*** Records supplied Section Begins ***

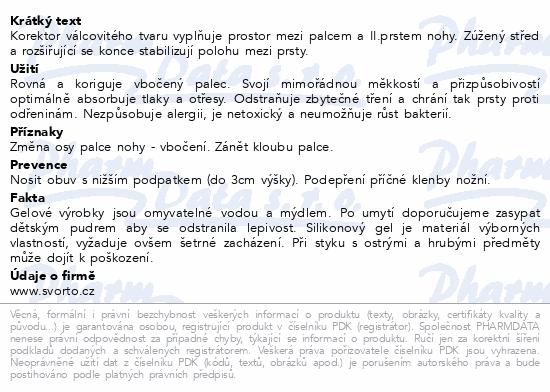 Informace o produktu svorto 101 Gelový korektor meziprstní 2 (M)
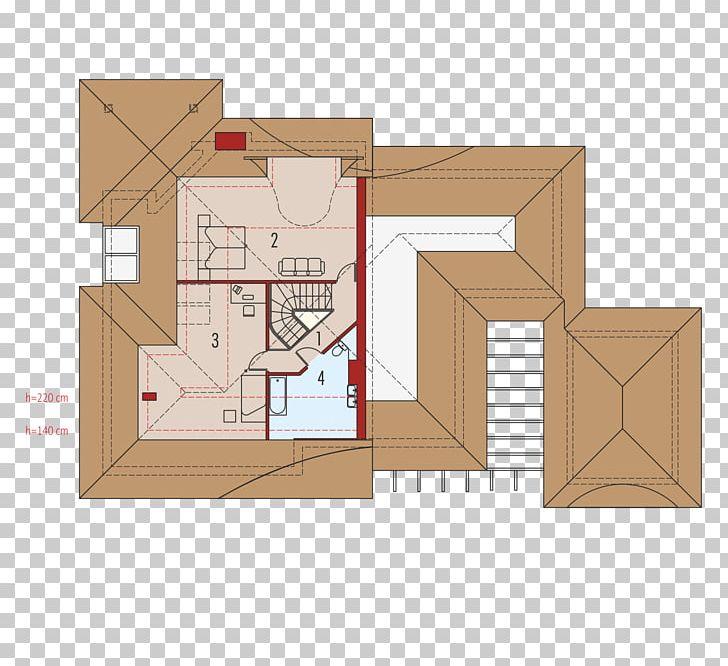 Floor Plan House Bedroom Attic Square Meter PNG, Clipart ...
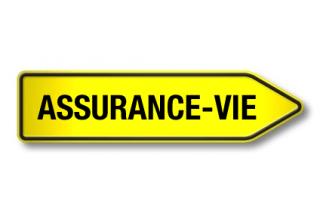 Avis Assurance-Vie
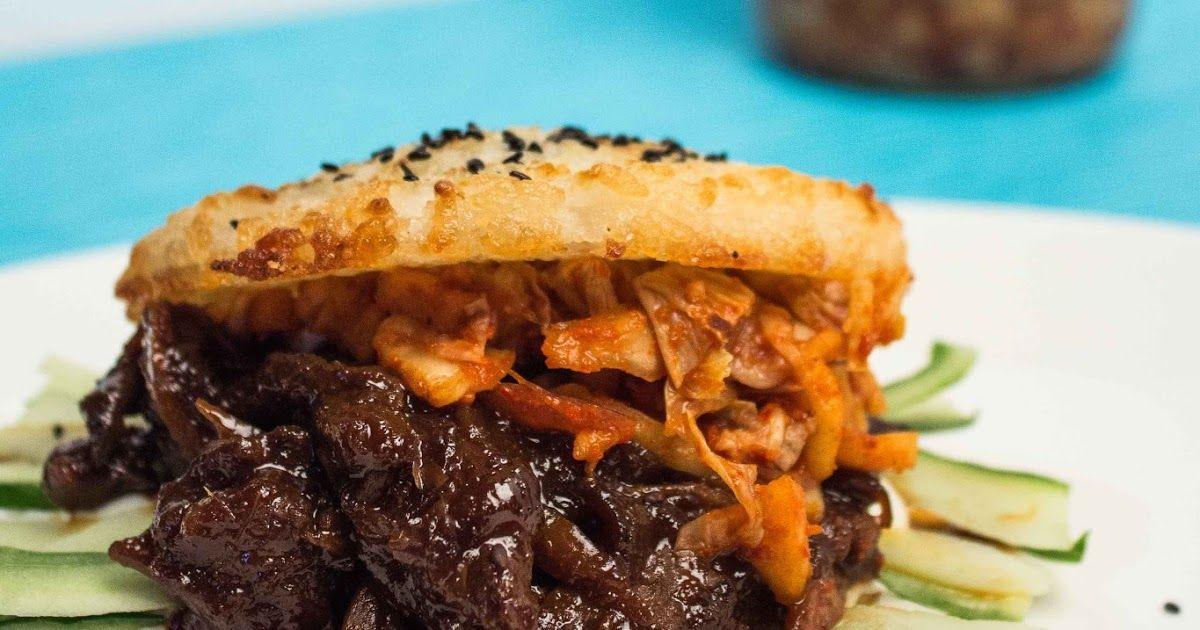 Asiatisch Frankfurt bulgogi rezept rindfleisch asiatisch südkoreanisches restaurant in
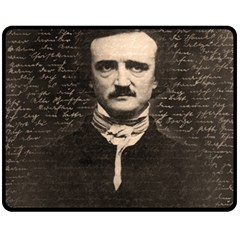 Edgar Allan Poe  Double Sided Fleece Blanket (medium)  by Valentinaart
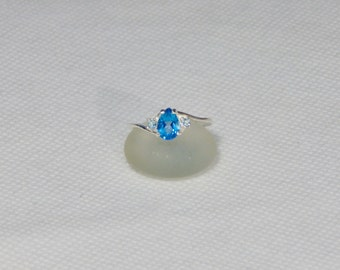 Blue Topaz Size 7 Pear Sterling Silver Ring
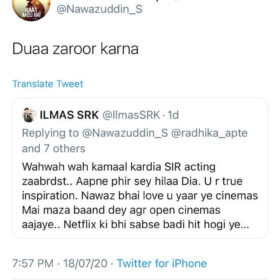 Nawazuddin Siddiqui to his fans for Raat Akeli Hai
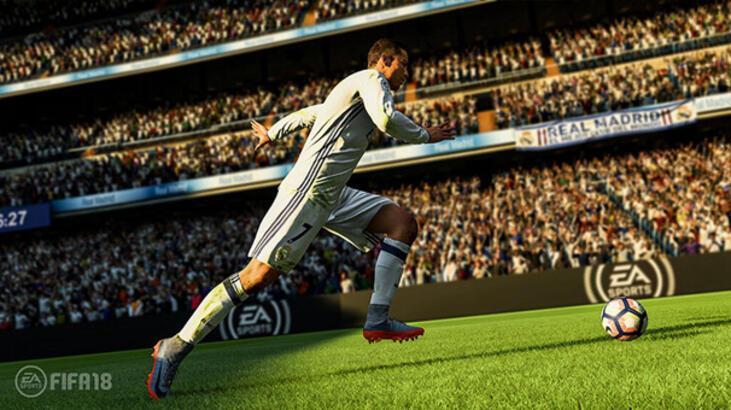 FIFA 18 dünya ile aynı anda Playstore'da
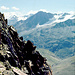 Im Aufstieg zur Hintergraslspitze hinten die Ramolkogel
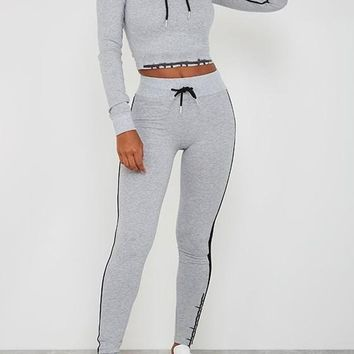 Grey Patchwork Drawstring 2-in-1 Fashion Long Jumpsuit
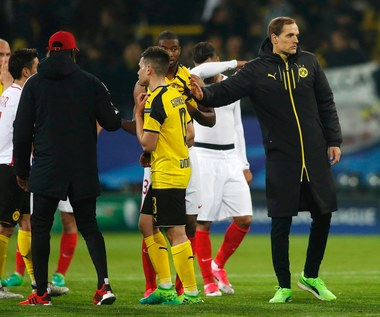 Borussia - AS Monaco 2-3. Ostre słowa Tuchela i Sokratisa
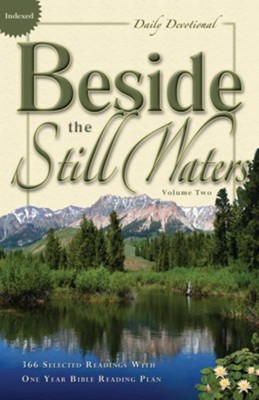 Beside the Still Waters v. 2 - eBook  -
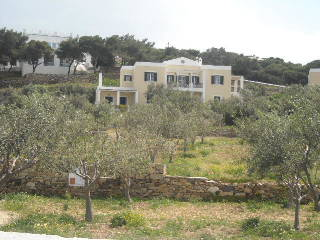 Holiday Rentals & Accommodation - Holiday Houses - Greece - Possidonia - Syros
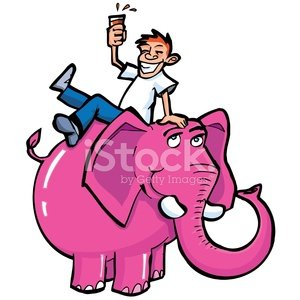Cartoon drunk on a pink elephant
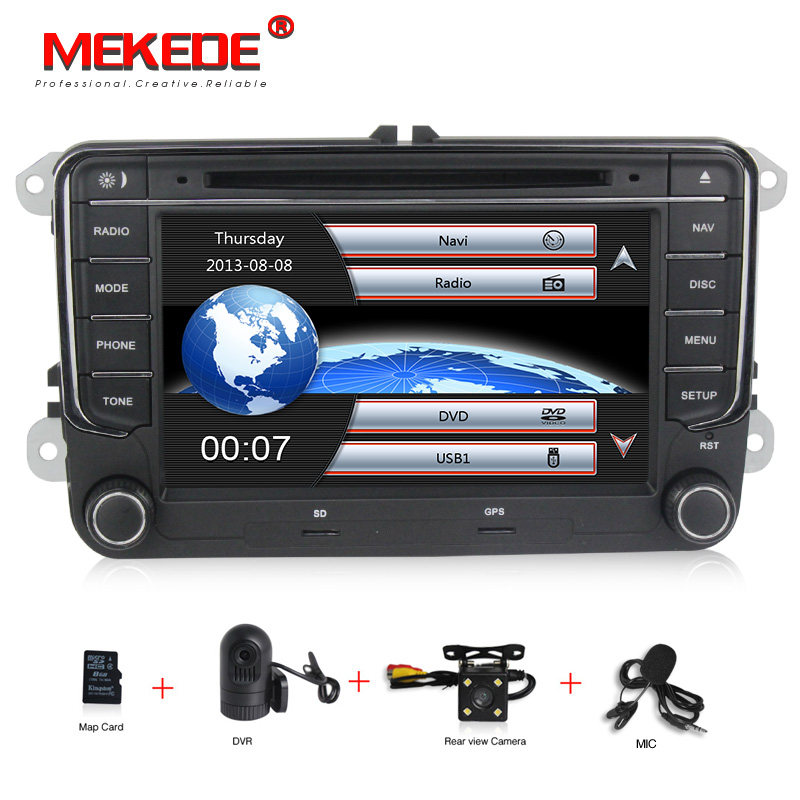 free shipping 7 car gps navi for vw volkswagen golf 6. Black Bedroom Furniture Sets. Home Design Ideas
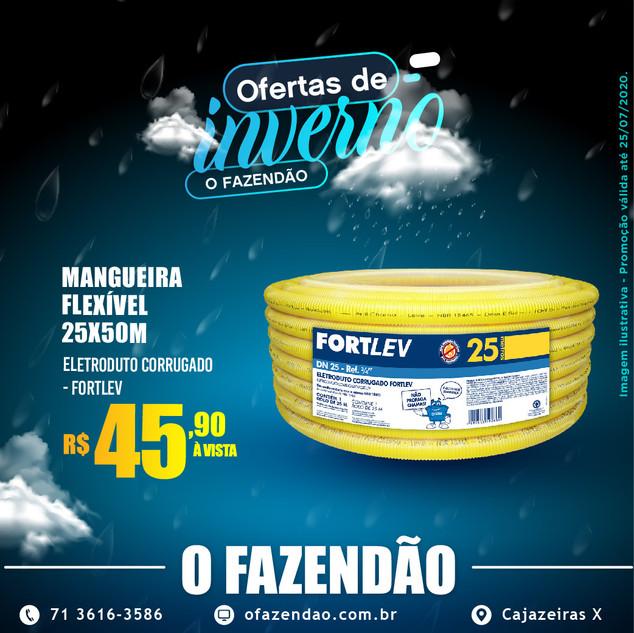 O_FAZENDÃO_-_Cards_07_JULHO-13.jpg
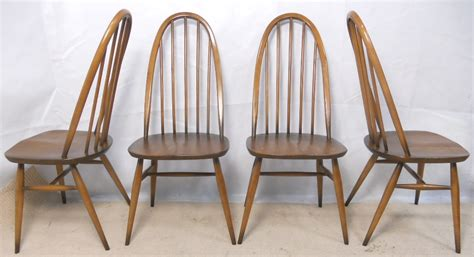 ercol bench set of four ercol high stickback golden dawn kitchen dining chairs sold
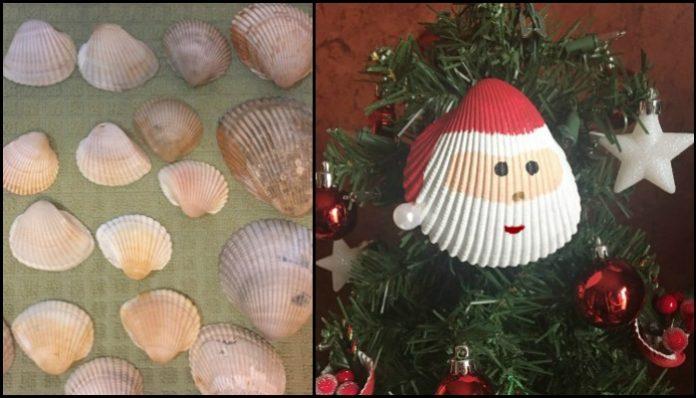 Seashell Santa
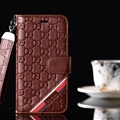 Classic Gucci Lattice Plaid Bracket Leather Holder Covers Support Cases For iPhone X - Coffee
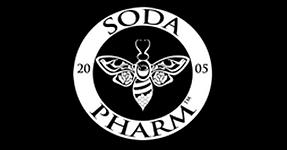 Soda Pharm
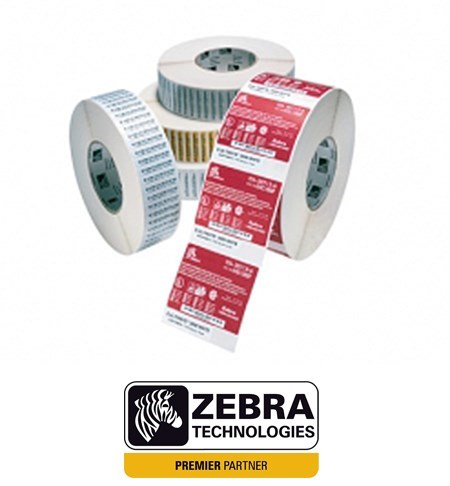 87000 Zebra Z-Select 2000D 100 x 50mm Direct Thermal Paper Label, Permanent Adhesive, 25mm Core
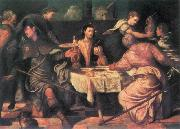 The Supper at Emmaus ar TINTORETTO, Jacopo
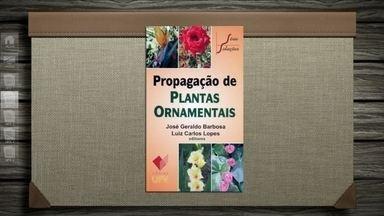 Universidade Federal de Viçosa tem livro sobre plantas ornamentais - Publicação tem um capítulo dedicado à palmeira imperial.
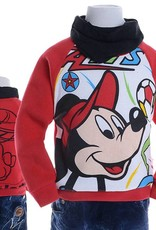 LaraModa Mickey Mouse Jongens Sweater 3 - rood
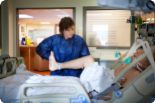 Ošetřovatelská péče o pacienta s ischemickou chorobou dolních končetin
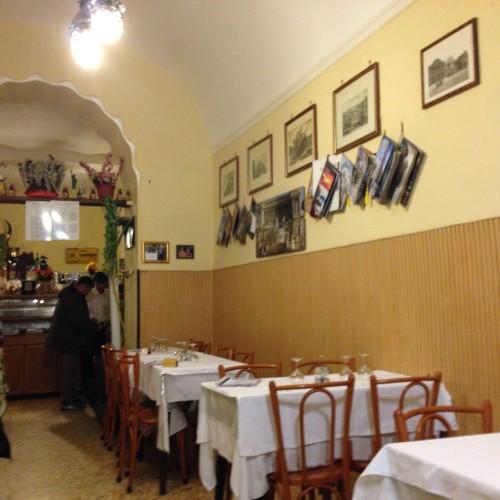 "Hostaria dell'Omo a Roma, resistenza ""carbonara"" dal 1964"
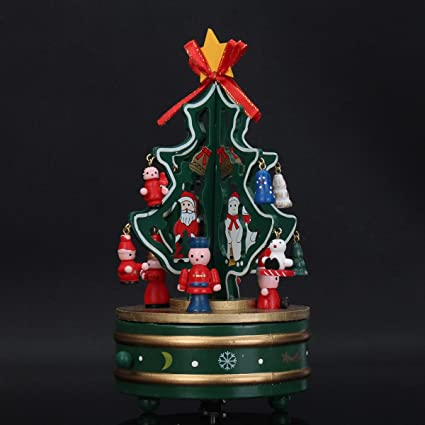 Amazon Com Katoot Wooden Christmas Tree Rotating Music Box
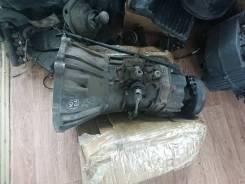Коробка переключения передач. Toyota Dyna Двигатель 3L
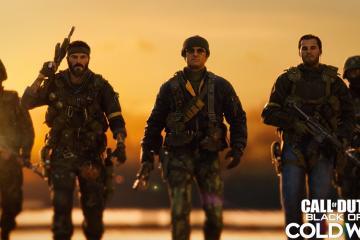 Criminal es capturado al ir a comprar una copia de Call of Duty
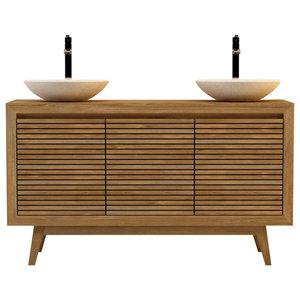 Sikka Bathroom Vanity Unit, 140 cm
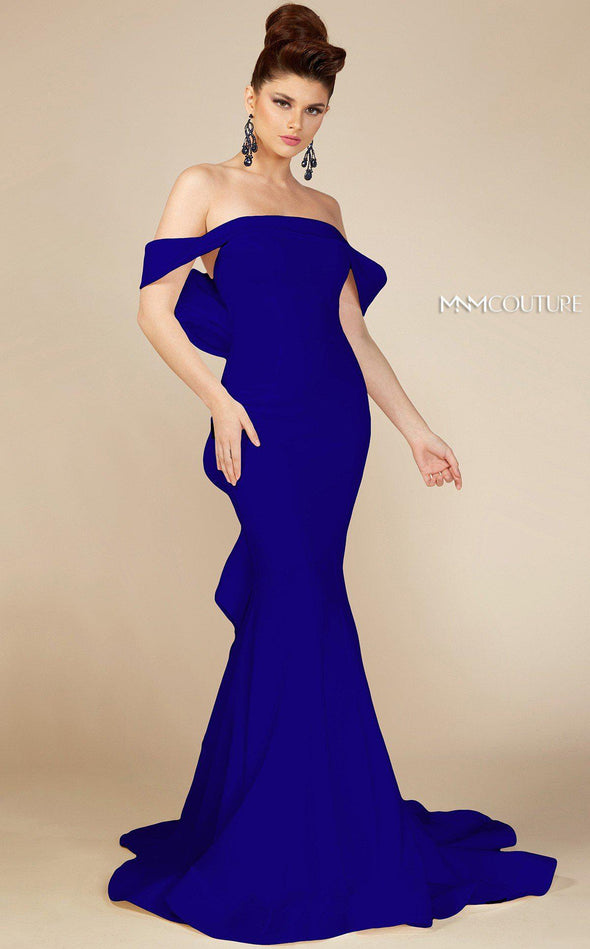 Style N0145-NF BY NOUR-0-BLUE-onlinemarkat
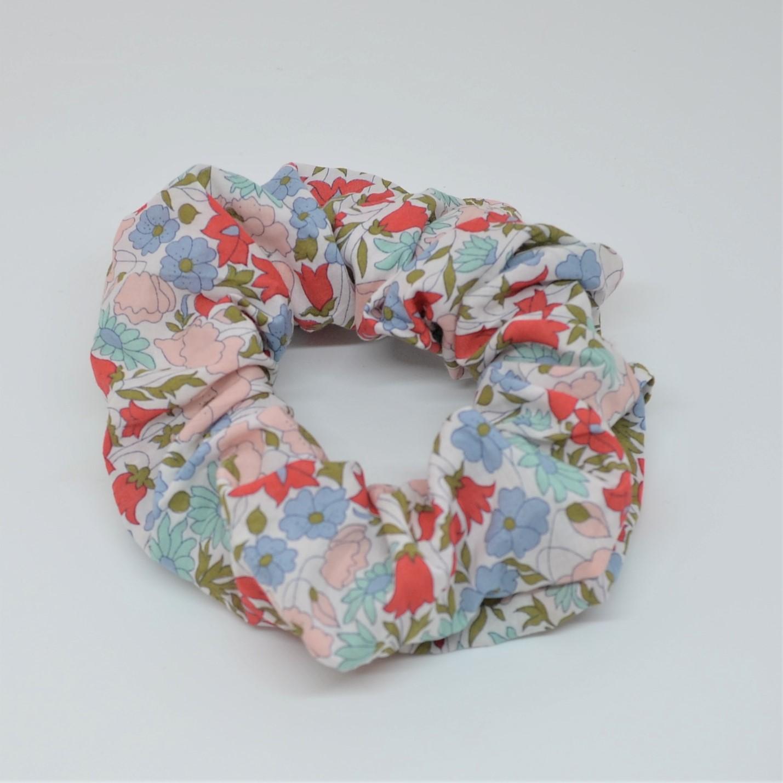 Chouchou cheveux scrunchie liberty Poppy and daisy rose poudre--9996013120266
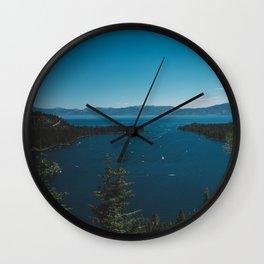 Lake Tahoe VI Wall Clock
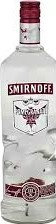 Smirnoff 80 Proof 1.75 L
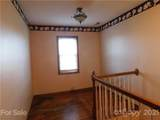 706 Lithia Inn Road - Photo 21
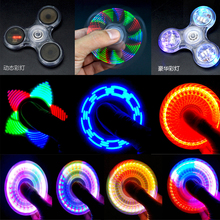 Light Fidget Hand Spinner Led Stress Spinners Glow The Dark Figet Spiner Cube Anti-stress Finger Antistress Toys E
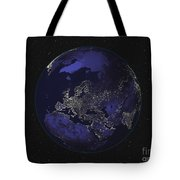 Full Earth At Night Showing City Lights Tote Bag by Stocktrek Images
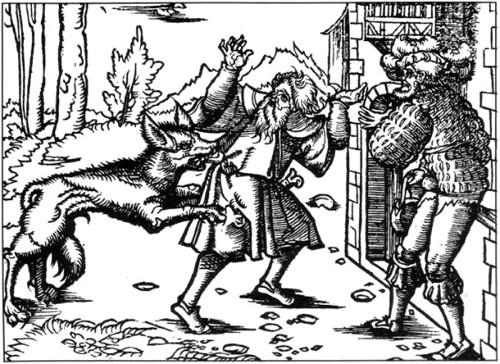 944-werewolf-attack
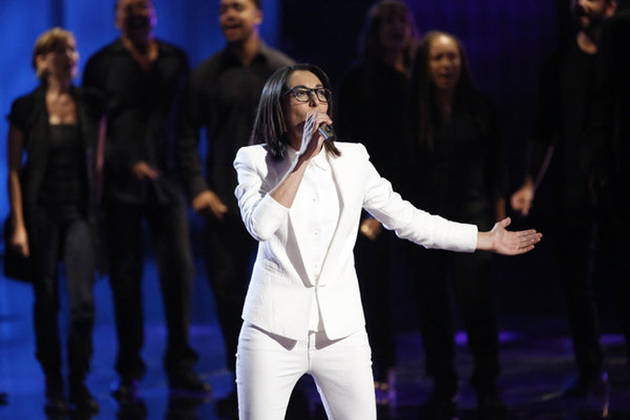 Michelle Chamuel Thanks Her Fans Following The Voice Season 4 Results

*** Records supplied Section Ends ***

Exercise brief: Among the entries above, take the line with "Universidade Federal de", the line with "Style N0145-NF BY NOUR-0-BLUE-onlinemarkat", and all the lines between them, and restate them word for word without pictures.

Exercise solution:
 Universidade Federal de Viçosa tem livro sobre plantas ornamentais - Publicação tem um capítulo dedicado à palmeira imperial.
 LaraModa Mickey Mouse Jongens Sweater 3 - rood
 Ošetřovatelská péče o pacienta s ischemickou chorobou dolních končetin
 "Hostaria dell'Omo a Roma, resistenza ""carbonara"" dal 1964"
 Amazon Com Katoot Wooden Christmas Tree Rotating Music Box
Коробка переключения передач. Toyota Dyna Двигатель 3L
 Criminal es capturado al ir a comprar una copia de Call of Duty
 Sikka Bathroom Vanity Unit, 140 cm
 Style N0145-NF BY NOUR-0-BLUE-onlinemarkat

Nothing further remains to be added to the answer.